(Data for the task)
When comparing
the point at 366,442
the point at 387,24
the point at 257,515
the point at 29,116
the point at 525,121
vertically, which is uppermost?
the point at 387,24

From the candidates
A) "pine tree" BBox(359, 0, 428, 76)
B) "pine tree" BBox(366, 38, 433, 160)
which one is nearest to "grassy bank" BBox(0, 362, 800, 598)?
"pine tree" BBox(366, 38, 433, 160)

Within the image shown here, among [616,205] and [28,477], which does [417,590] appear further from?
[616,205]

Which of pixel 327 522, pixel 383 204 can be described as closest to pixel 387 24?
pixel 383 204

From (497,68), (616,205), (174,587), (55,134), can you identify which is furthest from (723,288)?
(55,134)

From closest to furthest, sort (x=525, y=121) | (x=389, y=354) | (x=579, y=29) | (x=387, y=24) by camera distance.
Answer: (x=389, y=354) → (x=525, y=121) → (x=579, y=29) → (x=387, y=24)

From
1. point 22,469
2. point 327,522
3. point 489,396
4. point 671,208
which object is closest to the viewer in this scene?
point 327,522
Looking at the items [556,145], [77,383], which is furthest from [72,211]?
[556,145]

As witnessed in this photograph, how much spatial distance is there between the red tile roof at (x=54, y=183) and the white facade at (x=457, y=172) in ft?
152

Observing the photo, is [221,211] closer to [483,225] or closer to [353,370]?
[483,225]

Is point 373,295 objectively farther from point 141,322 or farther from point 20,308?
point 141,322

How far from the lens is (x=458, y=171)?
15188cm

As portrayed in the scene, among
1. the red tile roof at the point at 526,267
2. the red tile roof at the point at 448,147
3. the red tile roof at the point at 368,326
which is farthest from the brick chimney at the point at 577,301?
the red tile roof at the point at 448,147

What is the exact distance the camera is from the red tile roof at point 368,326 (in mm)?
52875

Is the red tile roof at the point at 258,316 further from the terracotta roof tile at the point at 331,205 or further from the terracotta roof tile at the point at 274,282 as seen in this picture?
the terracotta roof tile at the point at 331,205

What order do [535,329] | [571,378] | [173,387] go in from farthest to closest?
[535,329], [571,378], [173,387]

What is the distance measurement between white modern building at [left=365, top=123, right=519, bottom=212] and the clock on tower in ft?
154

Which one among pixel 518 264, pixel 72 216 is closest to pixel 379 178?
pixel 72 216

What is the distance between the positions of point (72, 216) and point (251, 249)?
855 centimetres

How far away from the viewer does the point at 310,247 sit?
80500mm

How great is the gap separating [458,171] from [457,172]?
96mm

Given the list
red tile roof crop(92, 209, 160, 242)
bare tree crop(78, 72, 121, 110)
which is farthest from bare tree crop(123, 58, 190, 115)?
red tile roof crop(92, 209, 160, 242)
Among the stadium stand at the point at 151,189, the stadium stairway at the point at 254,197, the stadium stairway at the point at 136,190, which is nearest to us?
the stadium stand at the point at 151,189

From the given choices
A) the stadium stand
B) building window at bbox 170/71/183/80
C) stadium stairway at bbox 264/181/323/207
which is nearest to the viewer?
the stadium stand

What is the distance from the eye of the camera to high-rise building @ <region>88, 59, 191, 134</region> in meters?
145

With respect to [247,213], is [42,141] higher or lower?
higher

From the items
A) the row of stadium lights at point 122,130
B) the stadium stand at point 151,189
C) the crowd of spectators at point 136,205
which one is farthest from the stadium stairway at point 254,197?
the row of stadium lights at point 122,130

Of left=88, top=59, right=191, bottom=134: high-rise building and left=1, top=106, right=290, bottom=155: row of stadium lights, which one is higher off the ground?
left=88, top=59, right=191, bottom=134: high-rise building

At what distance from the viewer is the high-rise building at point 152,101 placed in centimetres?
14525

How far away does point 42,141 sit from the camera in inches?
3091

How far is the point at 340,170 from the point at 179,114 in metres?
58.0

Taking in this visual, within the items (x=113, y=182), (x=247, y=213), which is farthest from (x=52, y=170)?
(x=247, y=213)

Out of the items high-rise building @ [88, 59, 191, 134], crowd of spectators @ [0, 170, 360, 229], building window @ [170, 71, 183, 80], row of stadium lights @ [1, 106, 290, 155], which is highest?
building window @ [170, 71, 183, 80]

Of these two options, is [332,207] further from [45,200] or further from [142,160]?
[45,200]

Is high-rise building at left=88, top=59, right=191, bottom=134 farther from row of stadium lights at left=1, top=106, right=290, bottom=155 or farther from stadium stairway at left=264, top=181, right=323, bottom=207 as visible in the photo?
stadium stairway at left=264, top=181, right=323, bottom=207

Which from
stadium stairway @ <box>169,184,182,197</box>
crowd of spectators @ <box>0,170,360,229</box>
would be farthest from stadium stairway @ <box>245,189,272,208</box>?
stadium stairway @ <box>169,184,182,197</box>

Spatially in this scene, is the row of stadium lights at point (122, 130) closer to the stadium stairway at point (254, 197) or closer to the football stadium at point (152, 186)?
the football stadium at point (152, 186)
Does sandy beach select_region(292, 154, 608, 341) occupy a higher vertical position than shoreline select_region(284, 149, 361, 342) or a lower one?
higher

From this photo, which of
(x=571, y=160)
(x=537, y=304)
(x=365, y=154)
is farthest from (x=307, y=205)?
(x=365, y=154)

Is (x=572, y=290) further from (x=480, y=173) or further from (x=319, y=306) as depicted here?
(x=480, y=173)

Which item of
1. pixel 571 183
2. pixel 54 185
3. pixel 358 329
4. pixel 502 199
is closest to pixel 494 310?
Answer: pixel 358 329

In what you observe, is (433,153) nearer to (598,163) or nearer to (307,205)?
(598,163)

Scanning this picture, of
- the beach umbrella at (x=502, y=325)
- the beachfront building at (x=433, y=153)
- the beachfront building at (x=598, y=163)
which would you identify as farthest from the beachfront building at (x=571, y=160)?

(Task requirements) Rewrite all of the entries above, changing each "beachfront building" to "seaside building" and leaving everything else as it is.

(Solution to this problem)
When comparing
the point at 366,442
the point at 387,24
the point at 257,515
the point at 29,116
the point at 525,121
vertically, which is uppermost?
the point at 387,24

From the candidates
A) "pine tree" BBox(359, 0, 428, 76)
B) "pine tree" BBox(366, 38, 433, 160)
which one is nearest to "grassy bank" BBox(0, 362, 800, 598)?
"pine tree" BBox(366, 38, 433, 160)

Within the image shown here, among [616,205] and [28,477], which does [417,590] appear further from?
[616,205]

Which of pixel 327 522, pixel 383 204 can be described as closest to pixel 387 24?
pixel 383 204

From (497,68), (616,205), (174,587), (55,134), can you identify which is furthest from (723,288)?
(55,134)

From closest to furthest, sort (x=525, y=121) | (x=389, y=354) | (x=579, y=29) | (x=387, y=24) by camera distance.
Answer: (x=389, y=354) → (x=525, y=121) → (x=579, y=29) → (x=387, y=24)

From
1. point 22,469
2. point 327,522
3. point 489,396
4. point 671,208
which object is closest to the viewer in this scene?
point 327,522
Looking at the items [556,145], [77,383], which is furthest from [72,211]?
[556,145]

As witnessed in this photograph, how much spatial distance is there between the red tile roof at (x=54, y=183) and the white facade at (x=457, y=172) in ft?
152

Observing the photo, is [221,211] closer to [483,225] or closer to [353,370]?
[483,225]

Is point 373,295 objectively farther from point 141,322 or farther from point 20,308?
point 141,322

How far from the lens is (x=458, y=171)?
15188cm

As portrayed in the scene, among
1. the red tile roof at the point at 526,267
2. the red tile roof at the point at 448,147
3. the red tile roof at the point at 368,326
which is farthest from the brick chimney at the point at 577,301?
the red tile roof at the point at 448,147

What is the exact distance the camera is from the red tile roof at point 368,326 (in mm)?
52875

Is the red tile roof at the point at 258,316 further from the terracotta roof tile at the point at 331,205 or further from the terracotta roof tile at the point at 274,282 as seen in this picture?
the terracotta roof tile at the point at 331,205

What order do [535,329] | [571,378] | [173,387] go in from farthest to closest?
[535,329], [571,378], [173,387]

What is the distance measurement between white modern building at [left=365, top=123, right=519, bottom=212] and the clock on tower in ft?
154

Which one among pixel 518 264, pixel 72 216 is closest to pixel 379 178?
pixel 72 216

What is the distance between the positions of point (72, 216) and point (251, 249)?
855 centimetres

How far away from the viewer does the point at 310,247 sit?
80500mm

How great is the gap separating [458,171] from [457,172]?
96mm

Given the list
red tile roof crop(92, 209, 160, 242)
bare tree crop(78, 72, 121, 110)
which is farthest from bare tree crop(123, 58, 190, 115)?
red tile roof crop(92, 209, 160, 242)
Among the stadium stand at the point at 151,189, the stadium stairway at the point at 254,197, the stadium stairway at the point at 136,190, which is nearest to us?
the stadium stand at the point at 151,189

From the given choices
A) the stadium stand
B) building window at bbox 170/71/183/80
C) stadium stairway at bbox 264/181/323/207
which is nearest to the viewer?
the stadium stand

What is the distance from the eye of the camera to high-rise building @ <region>88, 59, 191, 134</region> in meters?
145

With respect to [247,213], is [42,141] higher or lower?
higher

From the items
A) the row of stadium lights at point 122,130
B) the stadium stand at point 151,189
C) the crowd of spectators at point 136,205
which one is farthest from the stadium stairway at point 254,197?
the row of stadium lights at point 122,130

Of left=88, top=59, right=191, bottom=134: high-rise building and left=1, top=106, right=290, bottom=155: row of stadium lights, which one is higher off the ground?
left=88, top=59, right=191, bottom=134: high-rise building

At what distance from the viewer is the high-rise building at point 152,101 placed in centimetres?
14525

How far away does point 42,141 sit from the camera in inches?
3091

How far is the point at 340,170 from the point at 179,114 in metres?
58.0

Taking in this visual, within the items (x=113, y=182), (x=247, y=213), which is farthest from (x=52, y=170)?
(x=247, y=213)

Out of the items high-rise building @ [88, 59, 191, 134], crowd of spectators @ [0, 170, 360, 229], building window @ [170, 71, 183, 80], row of stadium lights @ [1, 106, 290, 155], which is highest?
building window @ [170, 71, 183, 80]

Of these two options, is [332,207] further from [45,200] or further from [142,160]?
[45,200]

Is high-rise building at left=88, top=59, right=191, bottom=134 farther from row of stadium lights at left=1, top=106, right=290, bottom=155 or farther from stadium stairway at left=264, top=181, right=323, bottom=207 as visible in the photo?
stadium stairway at left=264, top=181, right=323, bottom=207

Which from
stadium stairway @ <box>169,184,182,197</box>
crowd of spectators @ <box>0,170,360,229</box>
would be farthest from stadium stairway @ <box>245,189,272,208</box>?
stadium stairway @ <box>169,184,182,197</box>

Spatially in this scene, is the row of stadium lights at point (122, 130) closer to the stadium stairway at point (254, 197) or closer to the football stadium at point (152, 186)?
the football stadium at point (152, 186)
Does sandy beach select_region(292, 154, 608, 341) occupy a higher vertical position than shoreline select_region(284, 149, 361, 342) or a lower one?
higher

From this photo, which of
(x=571, y=160)
(x=537, y=304)
(x=365, y=154)
is farthest from (x=307, y=205)?
(x=365, y=154)

Is (x=572, y=290) further from (x=480, y=173) or further from (x=319, y=306) as depicted here?
(x=480, y=173)

Which item of
1. pixel 571 183
2. pixel 54 185
3. pixel 358 329
4. pixel 502 199
is closest to pixel 494 310?
Answer: pixel 358 329

In what you observe, is (433,153) nearer to (598,163) or nearer to (307,205)?
(598,163)

Scanning this picture, of
- the beach umbrella at (x=502, y=325)
- the seaside building at (x=433, y=153)
- the seaside building at (x=598, y=163)
which would you identify as farthest from the seaside building at (x=571, y=160)?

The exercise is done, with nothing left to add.